L'horrible attentat de Bagdad du 19 août 2003 ne fera certes pas avancer la cause d'un Irak libre, mais il est normal que l'Organisation des Nations Unies soit maintenant perçue non pas comme le garant de la paix, mais comme le corollaire de la guerre: «là où on tue, ONU.»

Cependant, il y a bientôt 42 ans avait lieu un autre genre d'attentat...

La dernière fois où l'Organisation des Nations Unies a joué un rôle interventionniste remonte à l'époque où son Sécrétaire général, M. Dag Hammarskjöld, s'était impliqué personnellement pour tenter de protéger l'indépendance toute récente de la République du Congo et résoudre le conflit armé dans la province sécessioniste du Katanga. Mal lui en prit, car l'avion transportant le pacifiste suédois et 18 collaborateurs s'est écrasé mystérieusement. Un attentat? Probablement. Un attentat peut-être même commandité par la Belgique, ou toute autre instance coloniale profitant du conflit pour mieux asseoir ses intérêts commerciaux. Le message a été compris, et le jour où Kofi Annan quittera se bureaux de New-York pour se rendre personnellement sur le terrain des hostilités n'est pas près d'arriver.

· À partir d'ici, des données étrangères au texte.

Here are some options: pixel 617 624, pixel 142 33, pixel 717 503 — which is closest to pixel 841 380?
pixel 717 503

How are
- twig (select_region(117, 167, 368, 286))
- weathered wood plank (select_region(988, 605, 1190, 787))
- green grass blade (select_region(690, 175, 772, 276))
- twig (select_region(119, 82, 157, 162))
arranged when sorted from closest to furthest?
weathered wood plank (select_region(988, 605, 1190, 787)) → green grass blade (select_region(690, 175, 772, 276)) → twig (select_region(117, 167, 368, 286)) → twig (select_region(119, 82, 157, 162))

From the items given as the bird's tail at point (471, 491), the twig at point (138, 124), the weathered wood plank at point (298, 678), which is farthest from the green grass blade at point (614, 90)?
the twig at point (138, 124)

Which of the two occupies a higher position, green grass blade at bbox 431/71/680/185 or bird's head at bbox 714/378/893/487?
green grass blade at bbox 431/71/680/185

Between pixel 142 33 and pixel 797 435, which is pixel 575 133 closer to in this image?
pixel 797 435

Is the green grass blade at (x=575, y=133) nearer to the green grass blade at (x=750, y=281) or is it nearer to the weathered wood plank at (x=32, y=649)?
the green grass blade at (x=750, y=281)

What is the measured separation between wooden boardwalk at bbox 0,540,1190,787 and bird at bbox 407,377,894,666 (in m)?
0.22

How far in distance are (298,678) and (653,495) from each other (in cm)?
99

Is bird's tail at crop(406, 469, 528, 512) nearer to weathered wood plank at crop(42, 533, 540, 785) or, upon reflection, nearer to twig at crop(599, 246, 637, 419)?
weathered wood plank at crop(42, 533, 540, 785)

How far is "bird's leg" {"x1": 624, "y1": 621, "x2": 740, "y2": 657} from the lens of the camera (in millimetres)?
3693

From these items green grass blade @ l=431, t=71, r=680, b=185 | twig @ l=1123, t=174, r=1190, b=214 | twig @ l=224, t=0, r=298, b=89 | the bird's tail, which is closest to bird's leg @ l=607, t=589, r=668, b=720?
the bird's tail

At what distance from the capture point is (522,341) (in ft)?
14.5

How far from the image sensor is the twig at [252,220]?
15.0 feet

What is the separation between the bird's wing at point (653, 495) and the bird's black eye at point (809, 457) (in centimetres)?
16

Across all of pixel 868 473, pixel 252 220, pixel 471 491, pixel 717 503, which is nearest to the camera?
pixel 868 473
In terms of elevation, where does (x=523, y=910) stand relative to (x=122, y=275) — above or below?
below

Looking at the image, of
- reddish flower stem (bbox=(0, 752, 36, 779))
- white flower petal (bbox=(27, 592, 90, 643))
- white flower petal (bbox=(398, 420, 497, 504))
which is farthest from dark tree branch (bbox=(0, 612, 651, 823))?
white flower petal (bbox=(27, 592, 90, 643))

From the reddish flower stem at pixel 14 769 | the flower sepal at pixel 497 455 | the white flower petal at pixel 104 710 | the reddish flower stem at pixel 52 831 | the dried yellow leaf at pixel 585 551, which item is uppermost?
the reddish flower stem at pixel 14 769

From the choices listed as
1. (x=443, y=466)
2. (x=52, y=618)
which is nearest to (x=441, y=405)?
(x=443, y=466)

La crise du Katanga se déroulait il y a 42 ans. Depuis ce temps, l'ONU n'a réussi à prévenir aucun conflit, et se contente de récoller les pots cassés une fois que le mal est fait. Pire encore: l'ONU retire ses joueurs à chaque fois que ça chauffe, comme pour dire aux puissances guerrières: «voilà, nous sommes partis, vous avez le champ libre pour attaquer». Puis ensuite elle revient en centralisant ses bureaucrates dans des cités aux allures de «ghettos pour occidentaux», en leur payant des salaires complètement indécents relativement aux salaires locaux, en réquisitionnant tous les logements le moindrement habitables et destabilisant ainsi toute l'économie locale. C'est le cas présentement de la MONUC au Congo-Kinshasa. C'était sans doute aussi le cas de la mission de Bagdad attaquée le mardi 19 août dernier: grosse flotte de véhicules sport utilitaires flambant neufs, gros hôtel et gros drapeau. Autrement dit: grosse visibilité à la limite de l'arrogance. Une cible parfaite.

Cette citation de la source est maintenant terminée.